══ Information supplied ══

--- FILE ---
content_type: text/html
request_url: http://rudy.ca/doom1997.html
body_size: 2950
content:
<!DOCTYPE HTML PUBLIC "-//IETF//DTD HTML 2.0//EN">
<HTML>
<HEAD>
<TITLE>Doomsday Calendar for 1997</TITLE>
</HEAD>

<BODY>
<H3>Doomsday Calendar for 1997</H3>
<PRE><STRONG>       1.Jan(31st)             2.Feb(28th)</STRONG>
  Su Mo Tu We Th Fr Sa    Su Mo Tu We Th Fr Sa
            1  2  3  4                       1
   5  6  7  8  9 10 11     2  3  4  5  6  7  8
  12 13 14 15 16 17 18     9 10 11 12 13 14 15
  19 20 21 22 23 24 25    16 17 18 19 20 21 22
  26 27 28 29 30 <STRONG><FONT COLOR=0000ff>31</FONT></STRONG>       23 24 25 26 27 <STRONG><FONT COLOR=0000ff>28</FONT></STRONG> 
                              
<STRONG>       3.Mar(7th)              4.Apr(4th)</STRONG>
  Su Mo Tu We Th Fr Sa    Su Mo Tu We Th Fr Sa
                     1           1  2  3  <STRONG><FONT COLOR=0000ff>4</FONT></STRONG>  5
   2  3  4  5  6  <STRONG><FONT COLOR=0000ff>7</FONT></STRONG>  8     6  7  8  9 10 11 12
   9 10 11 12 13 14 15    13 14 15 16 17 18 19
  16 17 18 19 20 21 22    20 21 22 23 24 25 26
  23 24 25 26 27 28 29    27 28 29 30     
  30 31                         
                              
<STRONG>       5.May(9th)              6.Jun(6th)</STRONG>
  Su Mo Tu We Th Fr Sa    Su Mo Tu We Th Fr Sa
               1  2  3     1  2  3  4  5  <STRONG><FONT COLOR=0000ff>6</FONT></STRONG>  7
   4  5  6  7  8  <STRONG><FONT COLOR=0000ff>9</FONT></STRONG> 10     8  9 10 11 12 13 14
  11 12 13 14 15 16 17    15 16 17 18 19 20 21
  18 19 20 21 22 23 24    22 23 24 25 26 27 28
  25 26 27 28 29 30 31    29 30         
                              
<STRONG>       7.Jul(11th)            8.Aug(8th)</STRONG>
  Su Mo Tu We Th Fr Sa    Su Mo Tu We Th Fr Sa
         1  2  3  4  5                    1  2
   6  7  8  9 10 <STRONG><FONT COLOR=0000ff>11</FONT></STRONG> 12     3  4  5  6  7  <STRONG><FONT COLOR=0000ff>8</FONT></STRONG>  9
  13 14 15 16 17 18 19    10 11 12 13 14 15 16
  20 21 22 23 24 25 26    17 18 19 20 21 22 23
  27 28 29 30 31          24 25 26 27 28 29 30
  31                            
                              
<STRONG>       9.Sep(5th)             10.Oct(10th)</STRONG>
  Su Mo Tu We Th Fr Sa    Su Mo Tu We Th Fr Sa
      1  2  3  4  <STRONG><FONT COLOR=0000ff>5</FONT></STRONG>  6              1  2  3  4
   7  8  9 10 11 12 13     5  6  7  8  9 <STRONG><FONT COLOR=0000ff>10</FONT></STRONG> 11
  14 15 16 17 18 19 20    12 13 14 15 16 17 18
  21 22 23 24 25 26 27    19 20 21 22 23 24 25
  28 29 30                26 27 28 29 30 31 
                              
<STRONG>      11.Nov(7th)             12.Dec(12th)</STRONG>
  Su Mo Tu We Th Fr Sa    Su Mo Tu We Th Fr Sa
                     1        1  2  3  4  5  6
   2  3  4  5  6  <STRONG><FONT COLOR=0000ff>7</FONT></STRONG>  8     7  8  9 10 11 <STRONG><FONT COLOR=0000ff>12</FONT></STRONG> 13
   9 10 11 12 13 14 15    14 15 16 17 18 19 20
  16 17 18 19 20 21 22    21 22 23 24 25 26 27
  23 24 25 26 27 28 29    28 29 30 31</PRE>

═══

■ What this task involves:
Word for word, print the listing above once more.

■ Output:
--- FILE ---
content_type: text/html
request_url: http://rudy.ca/doom1997.html
body_size: 2950
content:
<!DOCTYPE HTML PUBLIC "-//IETF//DTD HTML 2.0//EN">
<HTML>
<HEAD>
<TITLE>Doomsday Calendar for 1997</TITLE>
</HEAD>

<BODY>
<H3>Doomsday Calendar for 1997</H3>
<PRE><STRONG>       1.Jan(31st)             2.Feb(28th)</STRONG>
  Su Mo Tu We Th Fr Sa    Su Mo Tu We Th Fr Sa
            1  2  3  4                       1
   5  6  7  8  9 10 11     2  3  4  5  6  7  8
  12 13 14 15 16 17 18     9 10 11 12 13 14 15
  19 20 21 22 23 24 25    16 17 18 19 20 21 22
  26 27 28 29 30 <STRONG><FONT COLOR=0000ff>31</FONT></STRONG>       23 24 25 26 27 <STRONG><FONT COLOR=0000ff>28</FONT></STRONG> 
                              
<STRONG>       3.Mar(7th)              4.Apr(4th)</STRONG>
  Su Mo Tu We Th Fr Sa    Su Mo Tu We Th Fr Sa
                     1           1  2  3  <STRONG><FONT COLOR=0000ff>4</FONT></STRONG>  5
   2  3  4  5  6  <STRONG><FONT COLOR=0000ff>7</FONT></STRONG>  8     6  7  8  9 10 11 12
   9 10 11 12 13 14 15    13 14 15 16 17 18 19
  16 17 18 19 20 21 22    20 21 22 23 24 25 26
  23 24 25 26 27 28 29    27 28 29 30     
  30 31                         
                              
<STRONG>       5.May(9th)              6.Jun(6th)</STRONG>
  Su Mo Tu We Th Fr Sa    Su Mo Tu We Th Fr Sa
               1  2  3     1  2  3  4  5  <STRONG><FONT COLOR=0000ff>6</FONT></STRONG>  7
   4  5  6  7  8  <STRONG><FONT COLOR=0000ff>9</FONT></STRONG> 10     8  9 10 11 12 13 14
  11 12 13 14 15 16 17    15 16 17 18 19 20 21
  18 19 20 21 22 23 24    22 23 24 25 26 27 28
  25 26 27 28 29 30 31    29 30         
                              
<STRONG>       7.Jul(11th)            8.Aug(8th)</STRONG>
  Su Mo Tu We Th Fr Sa    Su Mo Tu We Th Fr Sa
         1  2  3  4  5                    1  2
   6  7  8  9 10 <STRONG><FONT COLOR=0000ff>11</FONT></STRONG> 12     3  4  5  6  7  <STRONG><FONT COLOR=0000ff>8</FONT></STRONG>  9
  13 14 15 16 17 18 19    10 11 12 13 14 15 16
  20 21 22 23 24 25 26    17 18 19 20 21 22 23
  27 28 29 30 31          24 25 26 27 28 29 30
  31                            
                              
<STRONG>       9.Sep(5th)             10.Oct(10th)</STRONG>
  Su Mo Tu We Th Fr Sa    Su Mo Tu We Th Fr Sa
      1  2  3  4  <STRONG><FONT COLOR=0000ff>5</FONT></STRONG>  6              1  2  3  4
   7  8  9 10 11 12 13     5  6  7  8  9 <STRONG><FONT COLOR=0000ff>10</FONT></STRONG> 11
  14 15 16 17 18 19 20    12 13 14 15 16 17 18
  21 22 23 24 25 26 27    19 20 21 22 23 24 25
  28 29 30                26 27 28 29 30 31 
                              
<STRONG>      11.Nov(7th)             12.Dec(12th)</STRONG>
  Su Mo Tu We Th Fr Sa    Su Mo Tu We Th Fr Sa
                     1        1  2  3  4  5  6
   2  3  4  5  6  <STRONG><FONT COLOR=0000ff>7</FONT></STRONG>  8     7  8  9 10 11 <STRONG><FONT COLOR=0000ff>12</FONT></STRONG> 13
   9 10 11 12 13 14 15    14 15 16 17 18 19 20
  16 17 18 19 20 21 22    21 22 23 24 25 26 27
  23 24 25 26 27 28 29    28 29 30 31</PRE>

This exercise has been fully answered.